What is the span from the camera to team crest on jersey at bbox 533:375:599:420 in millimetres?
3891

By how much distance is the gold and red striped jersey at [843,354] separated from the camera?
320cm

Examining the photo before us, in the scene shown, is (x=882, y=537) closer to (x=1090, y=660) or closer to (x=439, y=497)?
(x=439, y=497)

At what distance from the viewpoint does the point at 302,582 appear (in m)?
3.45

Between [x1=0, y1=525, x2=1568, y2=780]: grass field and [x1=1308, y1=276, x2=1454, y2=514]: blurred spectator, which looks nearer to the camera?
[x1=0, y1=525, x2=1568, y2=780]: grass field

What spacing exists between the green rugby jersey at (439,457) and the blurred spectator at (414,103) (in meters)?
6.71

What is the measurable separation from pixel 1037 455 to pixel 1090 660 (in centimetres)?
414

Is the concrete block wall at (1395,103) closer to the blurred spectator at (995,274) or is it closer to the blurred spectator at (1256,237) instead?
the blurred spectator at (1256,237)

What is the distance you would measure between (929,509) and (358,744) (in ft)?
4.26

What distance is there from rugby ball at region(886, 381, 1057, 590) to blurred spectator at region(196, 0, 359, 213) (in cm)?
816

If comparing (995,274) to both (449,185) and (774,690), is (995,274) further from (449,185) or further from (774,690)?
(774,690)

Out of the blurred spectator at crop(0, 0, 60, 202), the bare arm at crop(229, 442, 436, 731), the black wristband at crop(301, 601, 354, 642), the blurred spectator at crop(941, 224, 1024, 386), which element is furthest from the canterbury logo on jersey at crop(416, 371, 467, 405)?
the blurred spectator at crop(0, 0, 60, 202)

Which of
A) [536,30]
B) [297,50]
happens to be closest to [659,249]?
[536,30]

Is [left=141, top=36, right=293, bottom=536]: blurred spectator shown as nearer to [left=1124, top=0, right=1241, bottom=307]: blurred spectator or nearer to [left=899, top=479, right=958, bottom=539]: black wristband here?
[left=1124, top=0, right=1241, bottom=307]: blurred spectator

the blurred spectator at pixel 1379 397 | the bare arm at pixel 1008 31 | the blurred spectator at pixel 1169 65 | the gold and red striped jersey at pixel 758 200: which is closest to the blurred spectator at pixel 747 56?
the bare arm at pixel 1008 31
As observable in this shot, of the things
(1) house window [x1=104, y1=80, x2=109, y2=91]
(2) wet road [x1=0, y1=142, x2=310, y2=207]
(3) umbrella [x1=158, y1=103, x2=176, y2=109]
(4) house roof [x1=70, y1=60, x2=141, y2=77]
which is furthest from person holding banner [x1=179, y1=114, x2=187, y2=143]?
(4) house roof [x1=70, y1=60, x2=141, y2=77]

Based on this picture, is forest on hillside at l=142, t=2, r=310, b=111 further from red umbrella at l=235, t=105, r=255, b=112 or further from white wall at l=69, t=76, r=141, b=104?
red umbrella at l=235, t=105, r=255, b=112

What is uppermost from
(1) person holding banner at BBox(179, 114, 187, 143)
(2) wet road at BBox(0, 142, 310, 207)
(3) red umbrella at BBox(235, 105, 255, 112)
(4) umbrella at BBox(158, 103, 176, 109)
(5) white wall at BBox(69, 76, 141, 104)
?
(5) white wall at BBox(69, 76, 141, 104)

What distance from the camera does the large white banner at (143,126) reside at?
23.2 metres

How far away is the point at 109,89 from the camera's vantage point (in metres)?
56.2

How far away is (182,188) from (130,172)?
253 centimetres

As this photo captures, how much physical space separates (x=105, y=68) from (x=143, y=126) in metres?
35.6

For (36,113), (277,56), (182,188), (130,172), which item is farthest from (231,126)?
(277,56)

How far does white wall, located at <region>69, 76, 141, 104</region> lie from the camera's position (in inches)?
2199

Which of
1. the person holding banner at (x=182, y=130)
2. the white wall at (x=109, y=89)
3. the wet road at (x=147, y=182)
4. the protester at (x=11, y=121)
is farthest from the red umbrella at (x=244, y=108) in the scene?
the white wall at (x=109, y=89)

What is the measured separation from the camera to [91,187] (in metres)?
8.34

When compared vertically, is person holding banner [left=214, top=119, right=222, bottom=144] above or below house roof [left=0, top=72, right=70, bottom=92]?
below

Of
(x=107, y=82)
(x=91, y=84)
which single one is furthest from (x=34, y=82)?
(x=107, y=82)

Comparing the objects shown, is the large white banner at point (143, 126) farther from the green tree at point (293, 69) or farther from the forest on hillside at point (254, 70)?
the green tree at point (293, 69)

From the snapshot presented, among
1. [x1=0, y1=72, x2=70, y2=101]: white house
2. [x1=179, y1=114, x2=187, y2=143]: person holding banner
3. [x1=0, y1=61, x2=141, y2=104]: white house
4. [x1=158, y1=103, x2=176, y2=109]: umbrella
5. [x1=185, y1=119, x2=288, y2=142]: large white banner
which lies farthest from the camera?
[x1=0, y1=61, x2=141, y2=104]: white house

*****

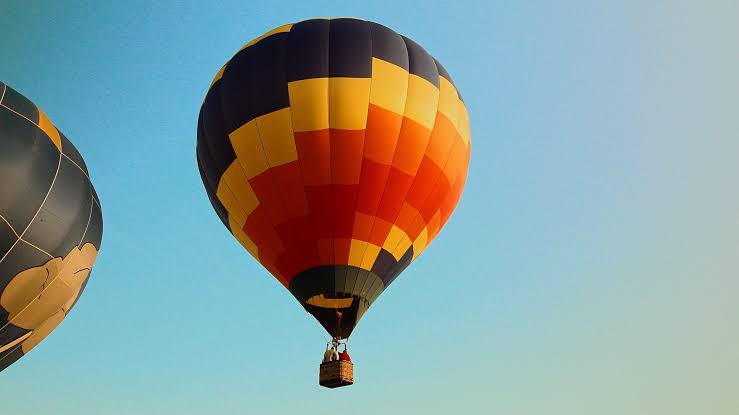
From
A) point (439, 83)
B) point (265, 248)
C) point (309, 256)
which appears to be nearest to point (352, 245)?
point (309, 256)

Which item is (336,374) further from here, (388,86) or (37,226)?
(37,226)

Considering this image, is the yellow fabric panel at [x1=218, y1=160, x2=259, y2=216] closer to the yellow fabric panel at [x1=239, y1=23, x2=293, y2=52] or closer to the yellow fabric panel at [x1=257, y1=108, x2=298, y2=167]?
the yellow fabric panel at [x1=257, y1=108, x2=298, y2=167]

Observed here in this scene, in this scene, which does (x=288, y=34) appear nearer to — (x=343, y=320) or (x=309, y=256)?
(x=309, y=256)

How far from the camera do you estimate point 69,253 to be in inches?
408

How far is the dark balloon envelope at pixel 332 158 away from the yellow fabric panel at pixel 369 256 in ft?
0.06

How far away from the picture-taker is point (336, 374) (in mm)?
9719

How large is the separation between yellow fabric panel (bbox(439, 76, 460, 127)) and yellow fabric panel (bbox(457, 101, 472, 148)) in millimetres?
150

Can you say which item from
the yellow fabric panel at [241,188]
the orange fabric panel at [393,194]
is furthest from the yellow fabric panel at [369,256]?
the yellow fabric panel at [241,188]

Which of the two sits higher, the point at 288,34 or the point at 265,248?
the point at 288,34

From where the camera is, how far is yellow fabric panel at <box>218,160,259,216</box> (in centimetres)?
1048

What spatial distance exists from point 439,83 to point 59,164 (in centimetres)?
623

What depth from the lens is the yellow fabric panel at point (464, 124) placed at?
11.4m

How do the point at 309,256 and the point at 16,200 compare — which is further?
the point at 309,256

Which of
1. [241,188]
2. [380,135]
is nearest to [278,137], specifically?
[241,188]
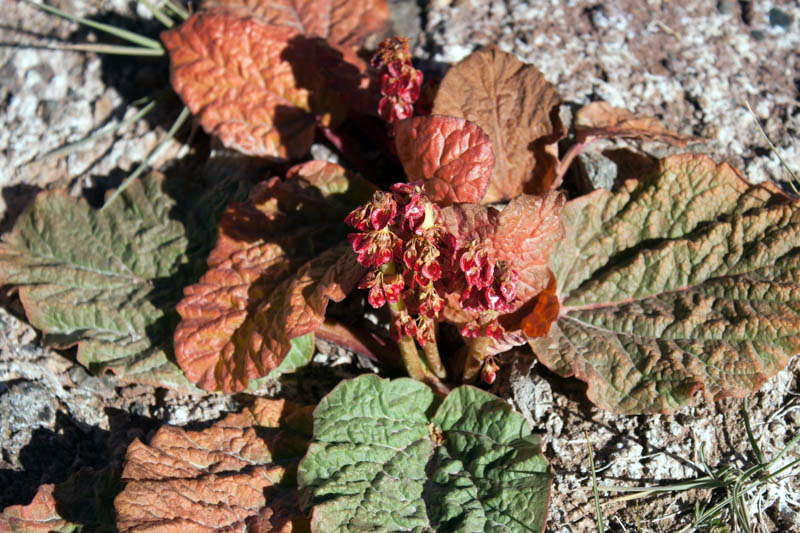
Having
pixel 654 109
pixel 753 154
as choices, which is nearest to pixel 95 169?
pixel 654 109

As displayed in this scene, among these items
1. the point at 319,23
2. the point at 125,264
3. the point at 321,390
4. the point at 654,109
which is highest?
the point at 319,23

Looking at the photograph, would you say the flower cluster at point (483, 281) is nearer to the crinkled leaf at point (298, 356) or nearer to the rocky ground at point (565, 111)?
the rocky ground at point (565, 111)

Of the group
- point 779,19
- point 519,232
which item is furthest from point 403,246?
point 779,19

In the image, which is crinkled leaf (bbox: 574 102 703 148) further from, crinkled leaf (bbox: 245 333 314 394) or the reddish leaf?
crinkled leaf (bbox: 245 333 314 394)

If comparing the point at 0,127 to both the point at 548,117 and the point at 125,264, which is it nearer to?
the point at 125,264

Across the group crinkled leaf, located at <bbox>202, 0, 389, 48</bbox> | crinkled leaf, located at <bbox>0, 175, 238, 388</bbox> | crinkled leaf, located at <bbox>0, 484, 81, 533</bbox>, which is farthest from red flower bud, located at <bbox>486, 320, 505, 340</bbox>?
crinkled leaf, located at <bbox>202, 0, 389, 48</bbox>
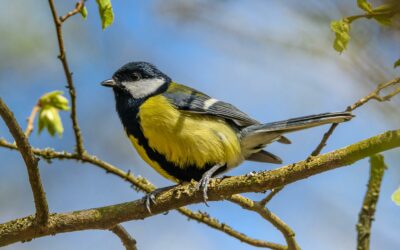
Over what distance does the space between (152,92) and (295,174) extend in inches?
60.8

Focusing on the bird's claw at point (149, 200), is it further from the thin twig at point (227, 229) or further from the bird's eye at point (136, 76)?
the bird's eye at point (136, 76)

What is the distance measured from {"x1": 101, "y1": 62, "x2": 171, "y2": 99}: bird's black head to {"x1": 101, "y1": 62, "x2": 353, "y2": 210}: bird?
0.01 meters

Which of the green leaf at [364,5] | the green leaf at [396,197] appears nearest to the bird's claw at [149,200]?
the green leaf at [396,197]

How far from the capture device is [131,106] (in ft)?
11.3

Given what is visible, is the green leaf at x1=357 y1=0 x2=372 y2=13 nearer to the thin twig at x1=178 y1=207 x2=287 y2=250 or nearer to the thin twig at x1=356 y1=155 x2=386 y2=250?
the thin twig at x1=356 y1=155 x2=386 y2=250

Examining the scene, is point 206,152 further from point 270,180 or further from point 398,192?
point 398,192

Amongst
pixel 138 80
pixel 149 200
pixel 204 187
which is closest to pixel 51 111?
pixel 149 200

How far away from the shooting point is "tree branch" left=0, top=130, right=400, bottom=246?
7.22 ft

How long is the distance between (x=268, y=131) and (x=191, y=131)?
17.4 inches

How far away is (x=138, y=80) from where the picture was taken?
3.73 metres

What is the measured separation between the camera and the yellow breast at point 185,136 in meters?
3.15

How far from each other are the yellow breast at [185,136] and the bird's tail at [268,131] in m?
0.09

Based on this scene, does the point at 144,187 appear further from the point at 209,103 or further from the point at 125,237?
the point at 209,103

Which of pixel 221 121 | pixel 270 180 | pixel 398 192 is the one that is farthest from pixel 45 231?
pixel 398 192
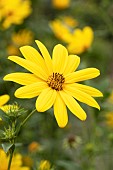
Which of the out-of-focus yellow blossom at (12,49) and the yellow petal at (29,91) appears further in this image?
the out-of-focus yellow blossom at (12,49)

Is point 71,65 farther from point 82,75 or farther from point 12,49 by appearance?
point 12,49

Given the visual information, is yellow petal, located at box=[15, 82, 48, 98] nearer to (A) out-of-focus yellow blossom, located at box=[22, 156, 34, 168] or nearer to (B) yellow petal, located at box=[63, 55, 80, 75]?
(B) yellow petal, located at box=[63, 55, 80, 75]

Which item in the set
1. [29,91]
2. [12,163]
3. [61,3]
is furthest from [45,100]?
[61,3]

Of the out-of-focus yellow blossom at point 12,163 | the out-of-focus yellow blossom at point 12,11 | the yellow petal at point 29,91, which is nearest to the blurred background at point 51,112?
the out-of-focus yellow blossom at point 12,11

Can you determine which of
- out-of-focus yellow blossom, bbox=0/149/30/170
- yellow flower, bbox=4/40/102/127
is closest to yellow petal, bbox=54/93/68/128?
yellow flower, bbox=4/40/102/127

*****

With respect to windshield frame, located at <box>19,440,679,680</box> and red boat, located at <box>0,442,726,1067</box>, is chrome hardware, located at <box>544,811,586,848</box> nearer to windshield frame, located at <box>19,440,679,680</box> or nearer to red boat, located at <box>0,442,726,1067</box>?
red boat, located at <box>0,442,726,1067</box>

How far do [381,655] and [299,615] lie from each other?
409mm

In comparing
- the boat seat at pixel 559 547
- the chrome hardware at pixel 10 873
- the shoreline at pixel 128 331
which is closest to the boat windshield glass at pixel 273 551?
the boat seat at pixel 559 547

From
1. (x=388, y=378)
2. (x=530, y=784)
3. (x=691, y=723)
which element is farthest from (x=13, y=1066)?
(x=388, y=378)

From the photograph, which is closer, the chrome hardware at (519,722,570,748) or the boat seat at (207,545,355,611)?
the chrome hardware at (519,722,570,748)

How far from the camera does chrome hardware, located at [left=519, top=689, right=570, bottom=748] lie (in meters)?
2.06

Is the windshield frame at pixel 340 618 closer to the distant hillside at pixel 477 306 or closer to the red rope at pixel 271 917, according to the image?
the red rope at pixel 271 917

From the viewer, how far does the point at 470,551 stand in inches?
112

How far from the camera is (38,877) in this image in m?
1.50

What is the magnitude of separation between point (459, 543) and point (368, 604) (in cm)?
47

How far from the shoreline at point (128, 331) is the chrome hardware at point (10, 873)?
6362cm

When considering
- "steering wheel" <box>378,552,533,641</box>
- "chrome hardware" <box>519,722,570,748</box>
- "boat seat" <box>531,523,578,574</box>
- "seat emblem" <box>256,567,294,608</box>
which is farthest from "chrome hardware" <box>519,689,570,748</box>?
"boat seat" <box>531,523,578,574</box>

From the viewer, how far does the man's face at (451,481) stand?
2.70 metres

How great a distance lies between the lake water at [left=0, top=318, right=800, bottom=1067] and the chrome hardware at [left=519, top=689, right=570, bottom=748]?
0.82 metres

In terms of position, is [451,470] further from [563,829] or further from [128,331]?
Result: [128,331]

*****

Please count the lines in the entries above that contain the string "petal", treating uppercase and lowercase letters as different. Reply with the number alone.

Expected output. 5